Poster
in
Workshop: UniReps: Unifying Representations in Neural Models
Vision and language representations in multimodal AI models and human social brain regions during natural movie viewing
Hannah Small · Haemy Lee Masson · Leyla Isik
Keywords: [ audiovisual ] [ multimodal transformers ] [ vision-language ] [ naturalistic stimuli ] [ fMRI ] [ neuroAI ]
Recent work in neuroAI suggests that representations in modern AI vision and language models are highly aligned with each other and human visual cortex.
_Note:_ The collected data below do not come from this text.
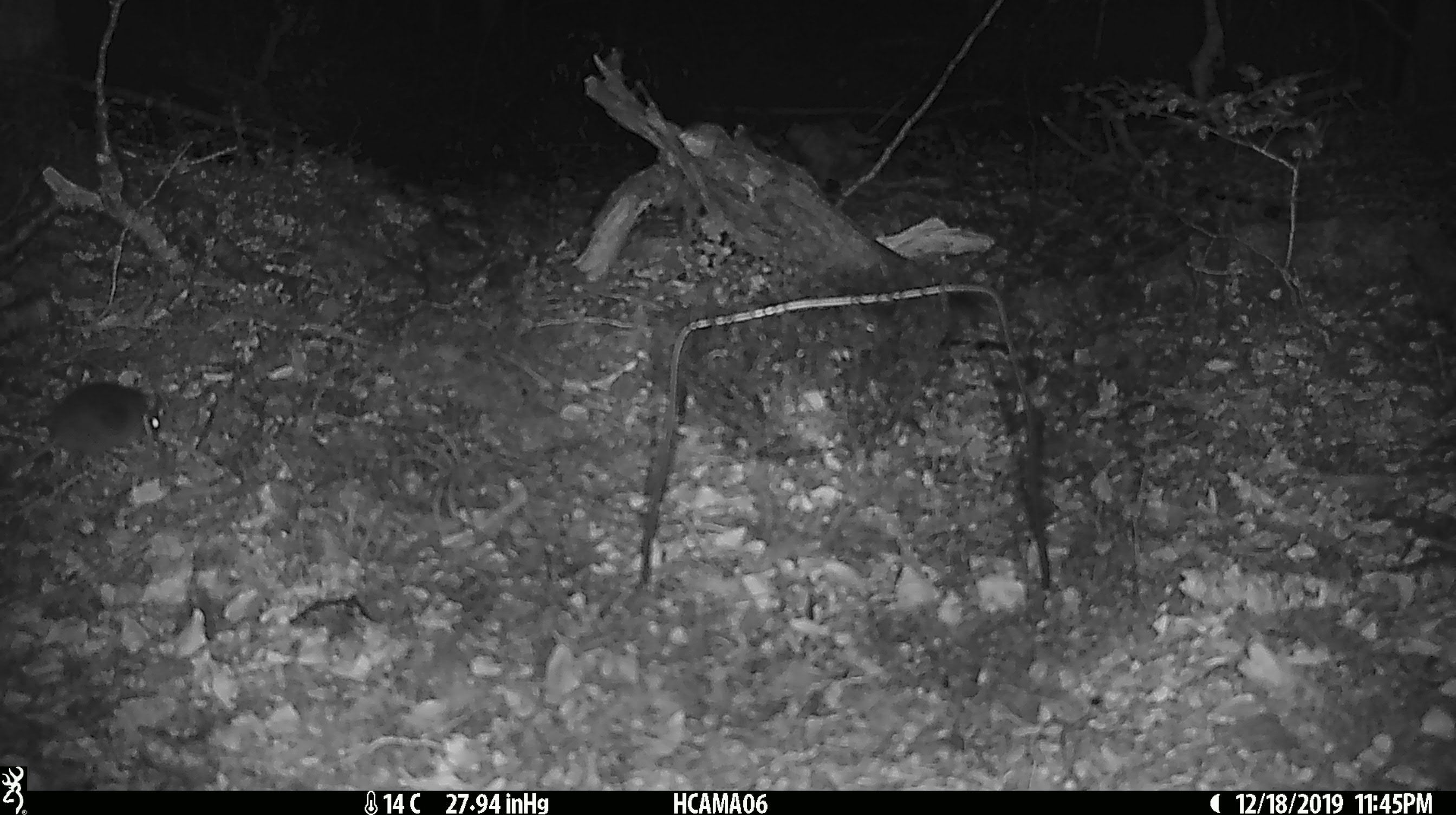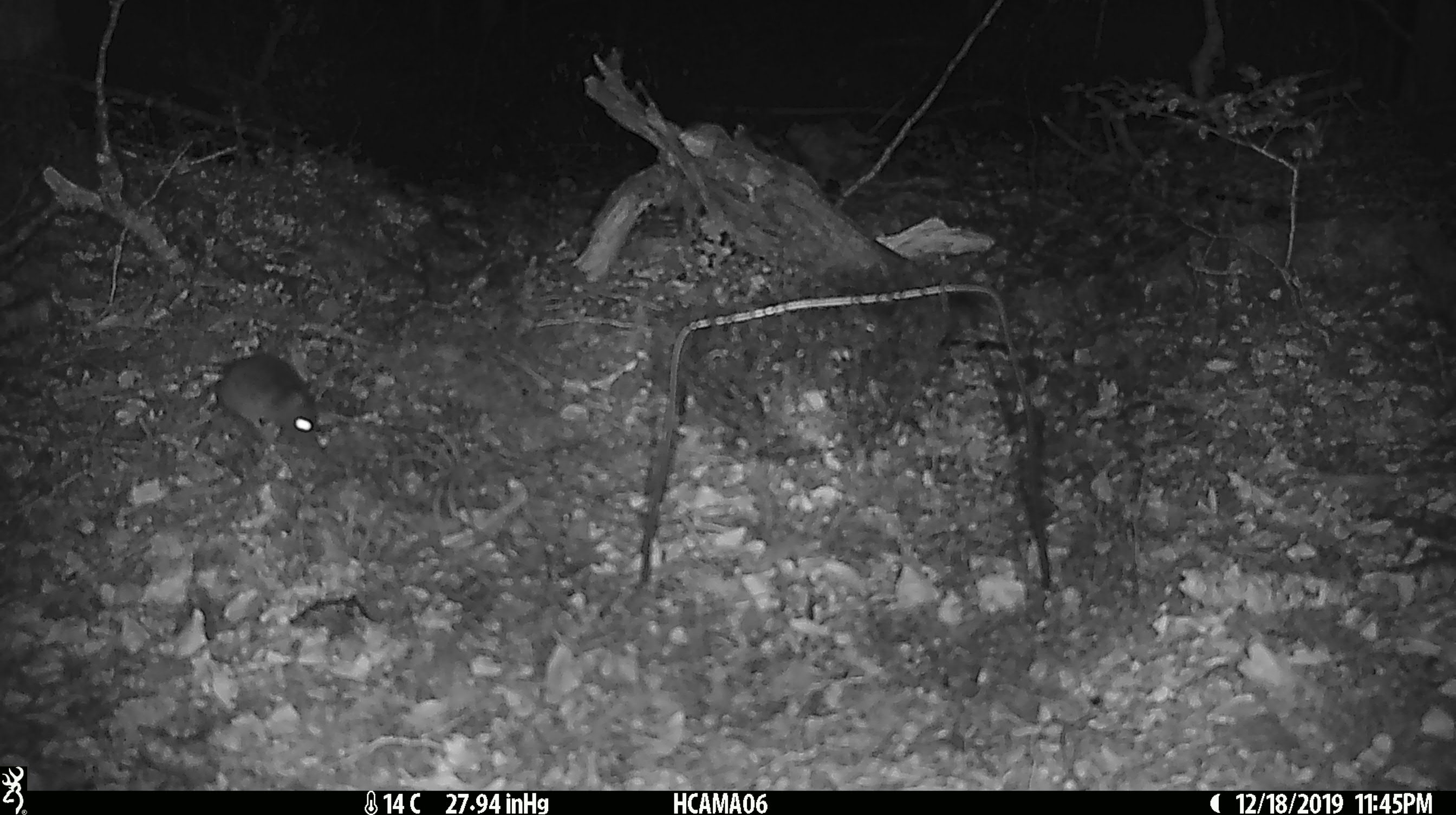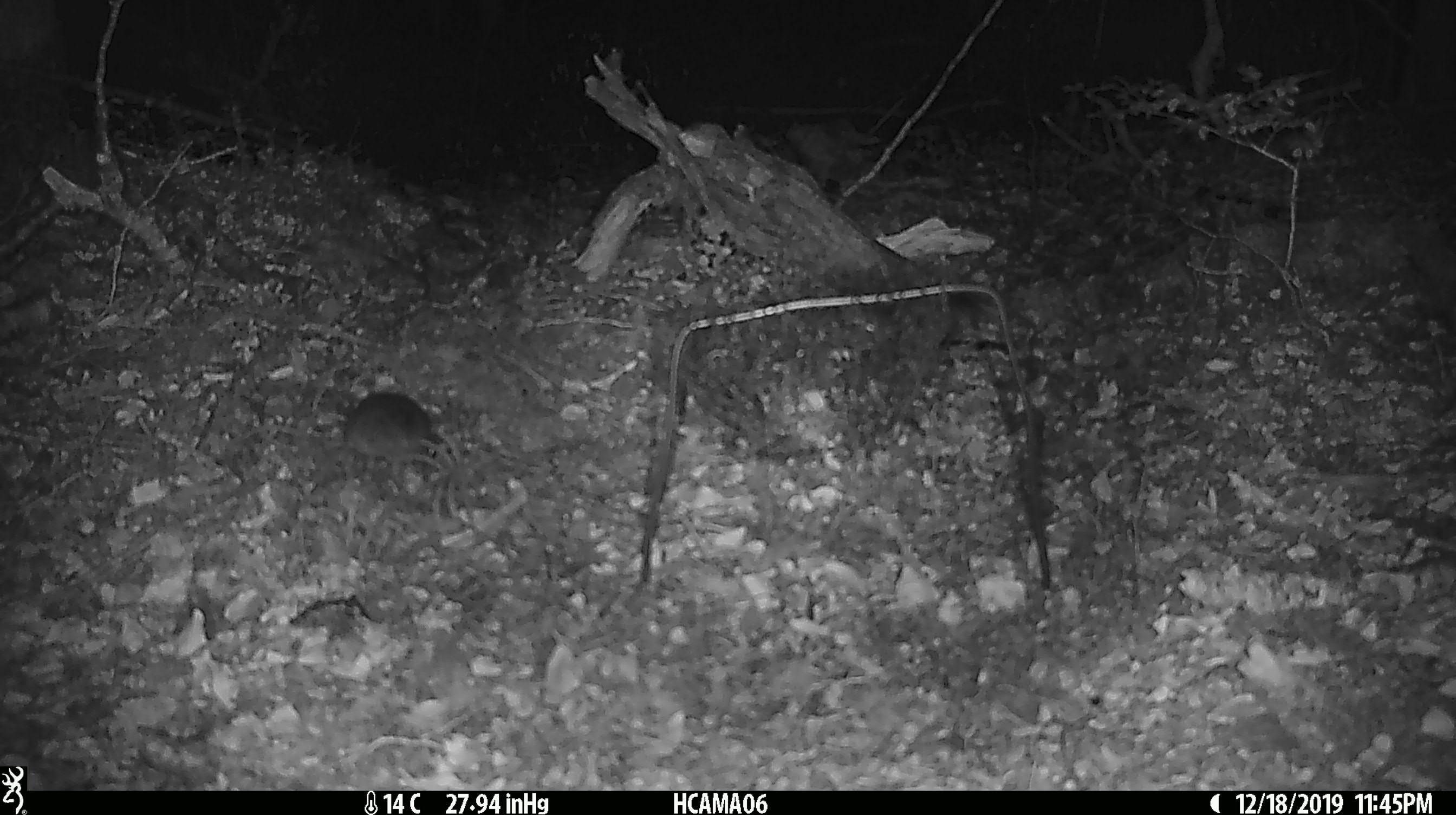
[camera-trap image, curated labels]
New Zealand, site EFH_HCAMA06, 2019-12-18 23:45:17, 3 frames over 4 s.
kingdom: Animalia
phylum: Chordata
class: Mammalia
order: Rodentia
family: Muridae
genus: Mus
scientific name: Mus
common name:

In addition, training AI vision models on language-aligned tasks (e.g., CLIP-style models) improves their match to visual cortex, particularly in regions involved in social perception, suggesting these brain regions may be similarly "language aligned". This prior work has primarily investigated only static stimuli without language, but in our daily lives, we experience the dynamic visual world and communicate about it using language simultaneously. To understand the integration of vision and language during natural viewing, we fit an encoding model to predict voxel-wise responses to an audiovisual movies using visual representations from both purely visual and language-aligned vision transformer models and paired language transformers. We first find that in naturalistic settings, there is remarkably low correlation between representations in vision and language models and both predict social perceptual and language regions well. Next, we find that vision-language alignment does not improve a model's match to neural responses in visual, social perceptual, or language regions, despite social perceptual and language regions being well predicted by both vision and language embeddings. In fact, the language embeddings from the vision-language transformer perform worse than simple word-level embeddings. Our work demonstrates the importance of testing multimodal AI models in naturalistic settings and reveals differences between language alignment in modern AI models and the human brain.